|Cheryl North :: Interviews|
Cheryl North Interviews Sarah Chang
ANG Newspapers Classical Music Column from January 12, 2007
What sort of person would you expect to have such books as John McClaren's Running Rings, The Memoirs of Dmitri Shostakovich and The Guide to Finding the Perfect Handbag on his or her current reading list?
A fashionista? A historian specializing in the history of the Soviet Union? A person with a million frequent flier miles?
What about a concert violinist?
If you guessed the concert violinist, you would be right on target. Although it might seem incredibly unlikely, those are the exact three books that the beautiful, brilliant 26-year-old violinist Sarah Chang is reading when she isn't spending four or five hours a day practicing her violin; or in a jet en route to some faraway Asian or European city; or on a concert stage happily performing for an audience of two or three thousand.

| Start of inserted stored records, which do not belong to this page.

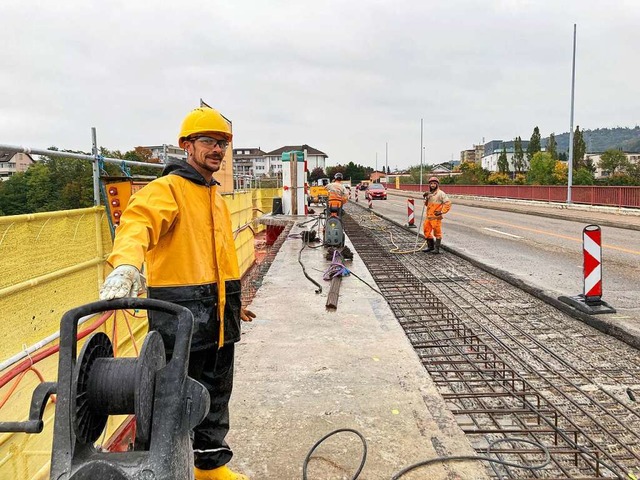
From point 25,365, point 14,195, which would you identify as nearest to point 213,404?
point 25,365

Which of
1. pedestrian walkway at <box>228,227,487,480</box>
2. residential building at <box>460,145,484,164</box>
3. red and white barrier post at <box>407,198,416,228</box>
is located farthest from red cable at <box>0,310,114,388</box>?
residential building at <box>460,145,484,164</box>

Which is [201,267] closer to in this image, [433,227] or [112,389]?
[112,389]

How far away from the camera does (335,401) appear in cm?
366

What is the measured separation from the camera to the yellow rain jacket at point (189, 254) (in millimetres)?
2369

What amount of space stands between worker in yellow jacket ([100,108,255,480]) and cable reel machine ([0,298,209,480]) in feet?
2.27

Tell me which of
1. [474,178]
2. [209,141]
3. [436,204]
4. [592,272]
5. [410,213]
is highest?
[474,178]

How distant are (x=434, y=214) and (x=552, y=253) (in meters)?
2.82

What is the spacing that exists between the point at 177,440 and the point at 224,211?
4.73 ft

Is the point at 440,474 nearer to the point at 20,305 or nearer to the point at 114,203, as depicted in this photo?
the point at 20,305

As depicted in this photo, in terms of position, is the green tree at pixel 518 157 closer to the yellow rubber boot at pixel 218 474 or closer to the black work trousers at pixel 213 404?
the black work trousers at pixel 213 404

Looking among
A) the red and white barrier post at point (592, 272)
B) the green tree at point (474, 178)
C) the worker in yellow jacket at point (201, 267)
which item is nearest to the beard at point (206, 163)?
the worker in yellow jacket at point (201, 267)

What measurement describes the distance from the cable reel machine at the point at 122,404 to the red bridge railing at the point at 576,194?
23.8 meters

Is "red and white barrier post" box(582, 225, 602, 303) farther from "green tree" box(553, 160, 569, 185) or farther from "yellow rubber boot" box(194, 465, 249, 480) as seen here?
"green tree" box(553, 160, 569, 185)

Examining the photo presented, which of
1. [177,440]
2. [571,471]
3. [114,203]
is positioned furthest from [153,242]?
[571,471]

This week, the lovely Ms. Chang performs Max Bruch's rhapsodic Violin Concerto with the San Francisco Symphony in Davies Symphony Hall with her good friend Kurt Masur, whom she calls "one of my absolute favorite conductors," at the podium.
Evidently Chang is someone who knows how to manage time very well indeed.

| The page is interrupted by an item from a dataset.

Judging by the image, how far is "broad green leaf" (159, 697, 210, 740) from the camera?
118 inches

Her 2006-2007 performing season includes such highlights as a European tour with the Pittsburgh Symphony under Hans Graf; a North American tour with the London Philharmonic Orchestra, also with Maestro Masur conducting; as well as appearances with American orchestras from Los Angeles, Houston, Milwaukee and New Jersey, in addition to San Francisco.
The Zurich Tonhalle Orchestra and the Israel Philharmonic are also on her play list, along with an extensive United States and European recital tour later in the spring, which will include a Cal Performances recital in Berkeley April 7.
Why such a hectic pace? For one reason, she is thoroughly used to it. She already has 20 years of performance experience under her belt.
Two of her first local solo concert appearances were when she was a bright-eyed child back in the mid-1980s with Barry Jekowsky conducting the California Symphony in Walnut Creek. The first of these featured young Sarah playing the daylights out of the daunting Tchaikovsky Violin Concerto, and a couple of years later, Paganini's showpiece concerto.
The second reason she endures such a demanding performance schedule is that she simply loves being on the concert stage.
"For me, the stage is my home," she said.
She also says she loves the "adrenaline rush" she gets from having a live audience in front of her, as well as the "old-school glamour" of the classical music world with the male performers in tails, the women in beautiful dresses, and the soloist in a gorgeous evening gown.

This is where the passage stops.